Ce spot entrait dans le cadre d’une campagne de promotion de la loi contre les « implants », qui a pour but de faire entrer dans la catégorie des « implants » des organisations recevant l’aide de pays étrangers et de leur interdire d’entrer en contact avec toute administration gouvernementale ou avec l’armée israélienne en l’absence d’autorisation spéciale. Cependant, il est évident que ce spot avait un objectif plus large que celui de la simple promotion de cette loi. Il a été réalisé pour présenter ces défenseurs des droits de l’homme comme des ennemis issus de l’intérieur, qui aident les « terroristes palestiniens » à assassiner d’innocents citoyens israéliens.

Les quatre ONG citées dans ce spot s’opposent ouvertement à l’occupation israélienne. B’tselem recueille des informations sur les violations des droits de l’homme dans les territoires occupés, le Comité contre la torture surveille le traitement réservé aux détenus palestiniens dans les prisons israéliennes, et « HaMoked : centre pour la défense de l’individu » vient en aide aux Palestiniens dont les droits sont bafoués en conséquence des politiques israéliennes.

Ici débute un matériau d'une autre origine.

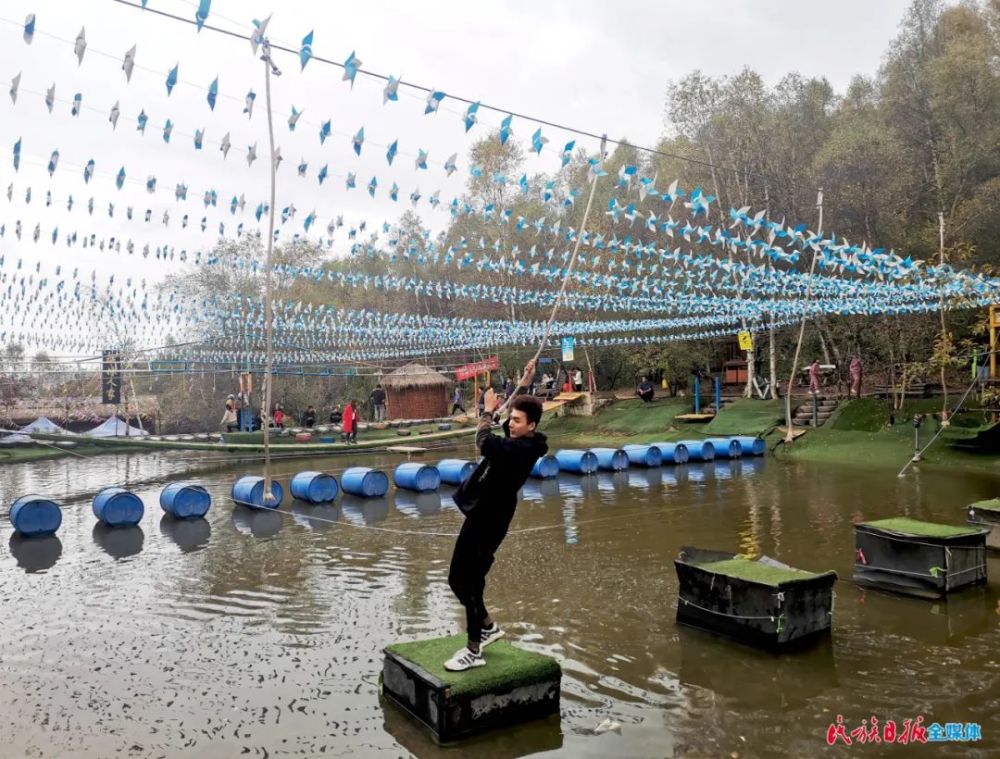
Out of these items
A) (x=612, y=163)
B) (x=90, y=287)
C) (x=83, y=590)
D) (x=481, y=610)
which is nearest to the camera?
(x=481, y=610)

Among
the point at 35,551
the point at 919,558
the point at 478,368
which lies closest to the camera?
the point at 919,558

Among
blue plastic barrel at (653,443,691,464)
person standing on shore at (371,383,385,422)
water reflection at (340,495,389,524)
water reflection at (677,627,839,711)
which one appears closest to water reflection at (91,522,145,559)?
water reflection at (340,495,389,524)

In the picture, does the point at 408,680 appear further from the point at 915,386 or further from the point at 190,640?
the point at 915,386

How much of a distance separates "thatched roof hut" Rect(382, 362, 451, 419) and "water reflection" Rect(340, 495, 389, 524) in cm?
2044

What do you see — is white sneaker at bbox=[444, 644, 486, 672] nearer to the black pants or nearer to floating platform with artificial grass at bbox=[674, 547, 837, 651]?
the black pants

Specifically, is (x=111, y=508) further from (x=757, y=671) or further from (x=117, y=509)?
(x=757, y=671)

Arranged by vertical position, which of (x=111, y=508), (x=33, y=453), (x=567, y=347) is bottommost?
(x=33, y=453)

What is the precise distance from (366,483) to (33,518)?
18.2 ft

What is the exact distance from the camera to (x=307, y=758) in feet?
13.8

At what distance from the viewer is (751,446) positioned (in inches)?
786

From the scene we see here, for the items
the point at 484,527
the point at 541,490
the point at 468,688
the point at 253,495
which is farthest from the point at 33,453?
the point at 468,688

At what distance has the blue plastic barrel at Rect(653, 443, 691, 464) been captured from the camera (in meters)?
18.7

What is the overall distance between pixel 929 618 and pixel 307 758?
5.26 metres

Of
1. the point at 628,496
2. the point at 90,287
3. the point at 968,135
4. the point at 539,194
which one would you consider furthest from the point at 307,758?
the point at 539,194
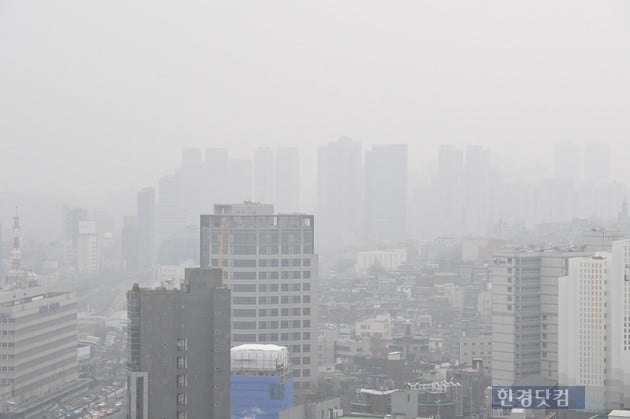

C’est la quatrième de ces organisations, Breaking the Silence (Chovrim Chtika en hébreu, « Briser le silence » en français), qui était la plus visée. Seulement deux jours auparavant, le président israélien Reuven Rivlin était sous le feu des critiques pour sa participation à une conférence à New York au cours de laquelle un membre de cette « abominable » organisation, selon des propos tenus sur l’une des chaînes de télévision israéliennes, a prononcé un discours.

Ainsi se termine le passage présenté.